BEGIN

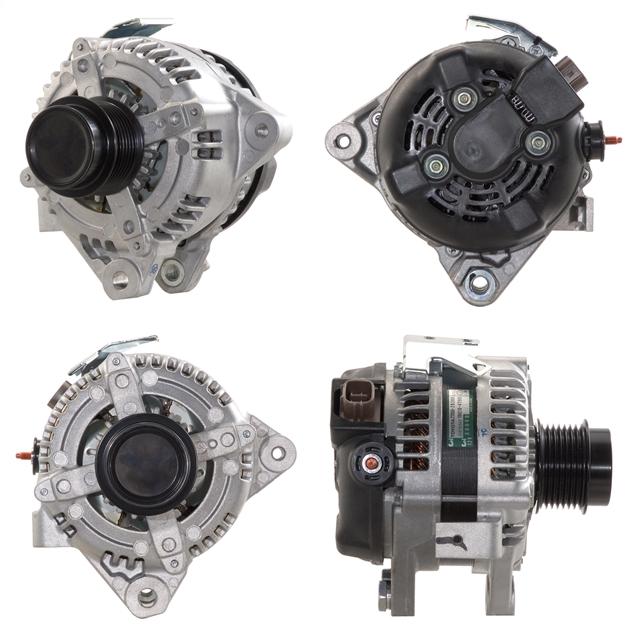104210-4790 Alternator  Toyota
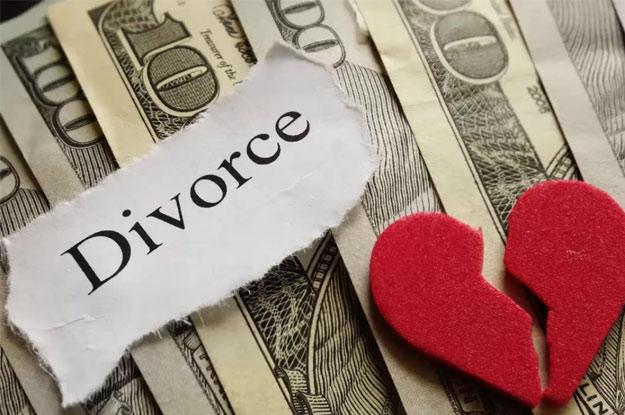 divorcecases-image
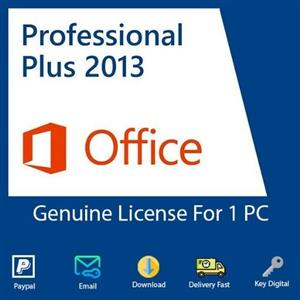 Microsoft office 2013 professional plus for sale  Johannesburg - Central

END

TASK DIRECTIONS
Transcribe the whole listing exactly but exclude images.

WRITTEN RESPONSE
104210-4790 Alternator  Toyota
 divorcecases-image
 Microsoft office 2013 professional plus for sale  Johannesburg - Central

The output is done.